-- WHAT IS NEEDED --
Reproduce only what runs from the line containing "Libro L' impero britannico Philippa Levine" to the line containing "Al Green's Greatest Hits Album" in the records below, inclusive. Keep it exact, and keep the pictures out.

-- RECORDED INFORMATION follows --

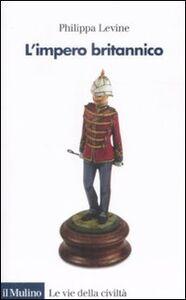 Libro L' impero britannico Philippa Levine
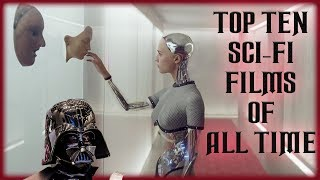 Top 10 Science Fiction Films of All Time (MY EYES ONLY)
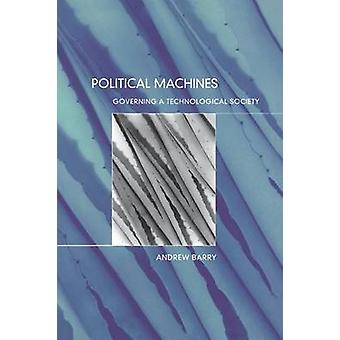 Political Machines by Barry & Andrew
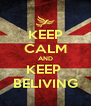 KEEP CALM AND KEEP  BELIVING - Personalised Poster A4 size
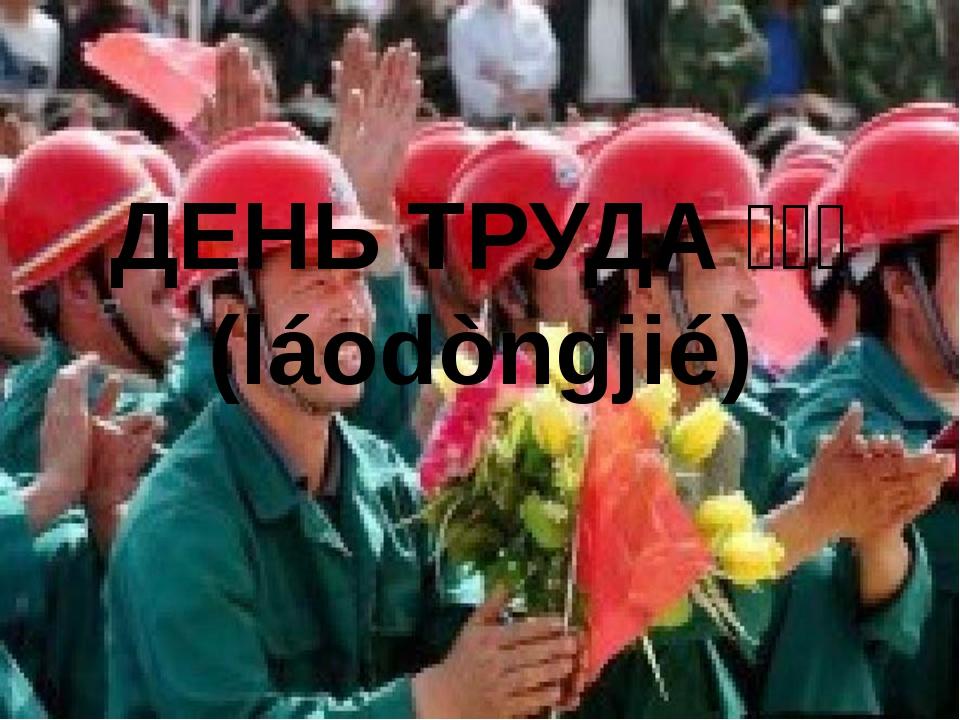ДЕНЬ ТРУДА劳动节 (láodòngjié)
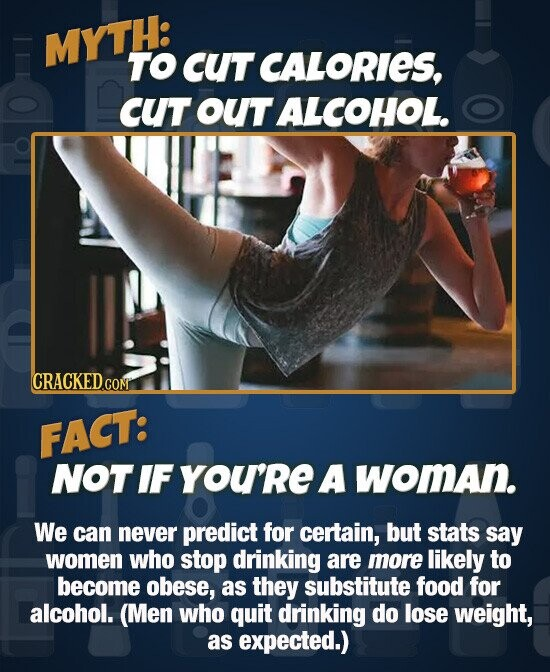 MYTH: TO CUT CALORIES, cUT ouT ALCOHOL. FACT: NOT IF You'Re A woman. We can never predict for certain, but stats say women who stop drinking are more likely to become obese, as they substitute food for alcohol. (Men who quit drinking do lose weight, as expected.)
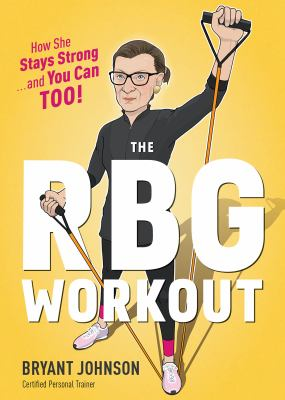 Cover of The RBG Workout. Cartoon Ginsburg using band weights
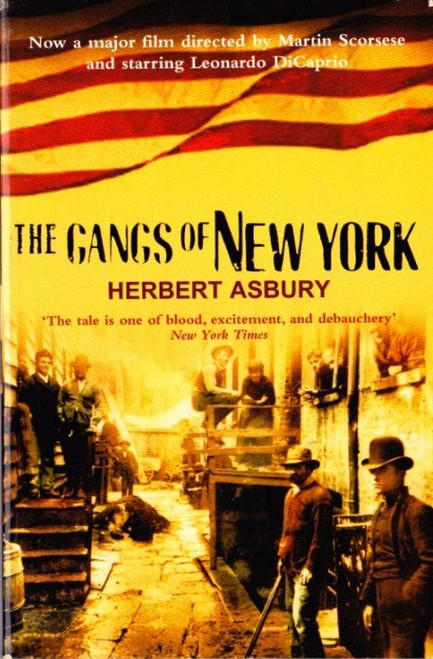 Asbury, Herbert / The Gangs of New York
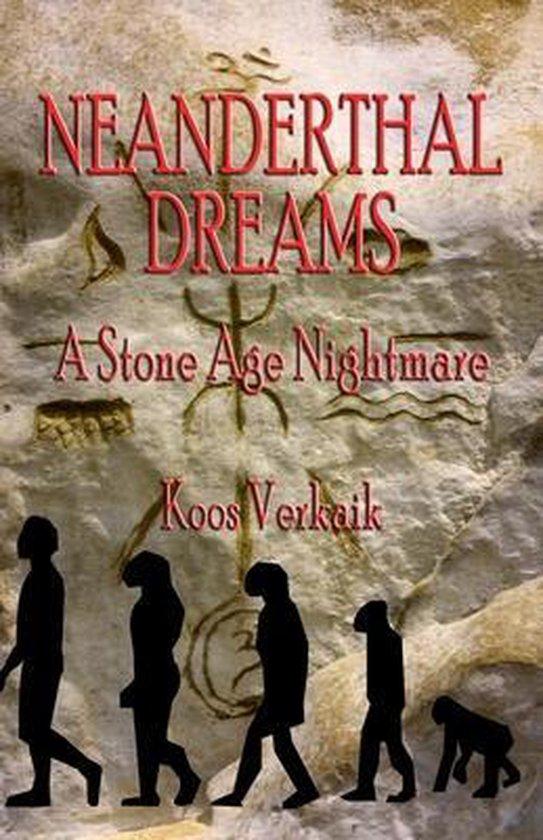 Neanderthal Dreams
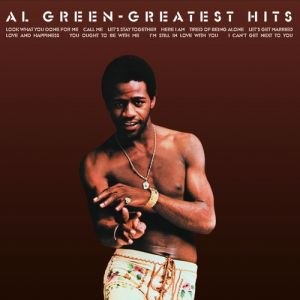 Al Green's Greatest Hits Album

-- RECORDED INFORMATION concluded --
-- RECORDED INFORMATION follows --

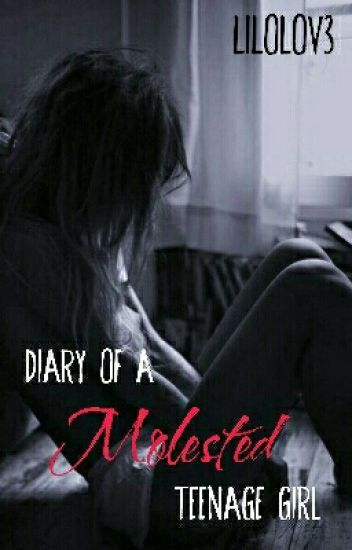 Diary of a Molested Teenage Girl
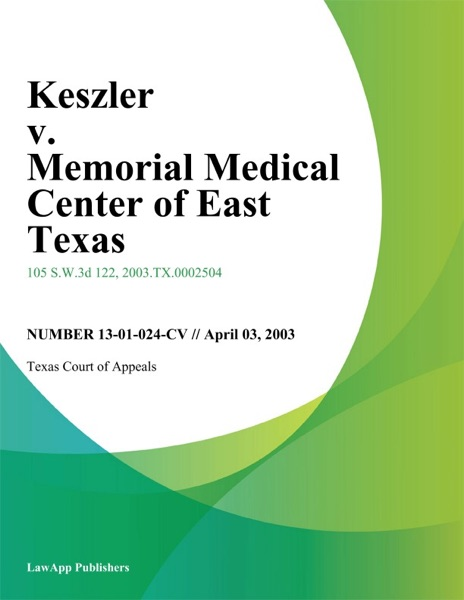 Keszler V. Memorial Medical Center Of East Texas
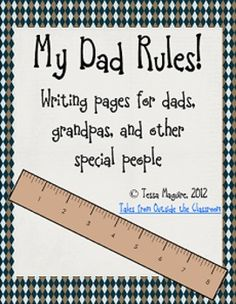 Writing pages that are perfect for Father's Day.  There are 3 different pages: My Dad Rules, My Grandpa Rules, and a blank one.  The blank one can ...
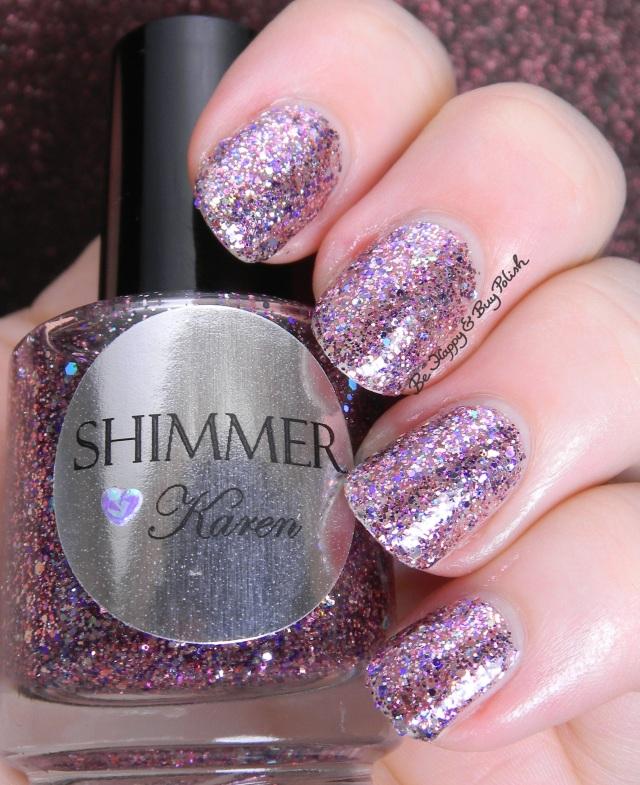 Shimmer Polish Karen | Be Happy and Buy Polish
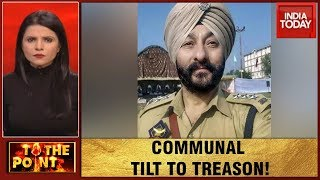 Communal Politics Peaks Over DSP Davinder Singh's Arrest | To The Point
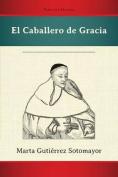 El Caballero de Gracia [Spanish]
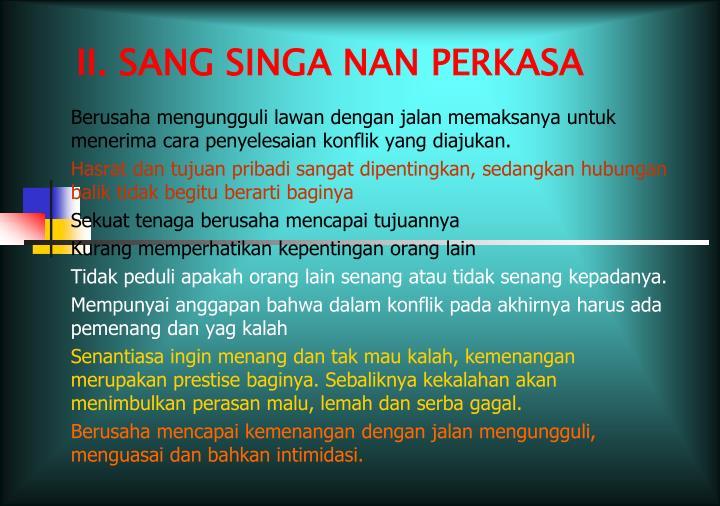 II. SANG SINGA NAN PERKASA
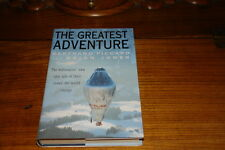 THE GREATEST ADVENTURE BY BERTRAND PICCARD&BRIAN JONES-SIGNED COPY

-- RECORDED INFORMATION concluded --
-- RECORDED INFORMATION follows --

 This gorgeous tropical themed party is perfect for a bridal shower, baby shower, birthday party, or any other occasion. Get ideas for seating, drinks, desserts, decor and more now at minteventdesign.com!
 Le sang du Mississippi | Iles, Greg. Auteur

-- RECORDED INFORMATION concluded --

-- TASK ANSWER --
 Libro L' impero britannico Philippa Levine
 Top 10 Science Fiction Films of All Time (MY EYES ONLY)
 Political Machines by Barry & Andrew
 KEEP CALM AND KEEP  BELIVING - Personalised Poster A4 size
ДЕНЬ ТРУДА劳动节 (láodòngjié)
 MYTH: TO CUT CALORIES, cUT ouT ALCOHOL. FACT: NOT IF You'Re A woman. We can never predict for certain, but stats say women who stop drinking are more likely to become obese, as they substitute food for alcohol. (Men who quit drinking do lose weight, as expected.)
 Cover of The RBG Workout. Cartoon Ginsburg using band weights
 Asbury, Herbert / The Gangs of New York
 Neanderthal Dreams
 Al Green's Greatest Hits Album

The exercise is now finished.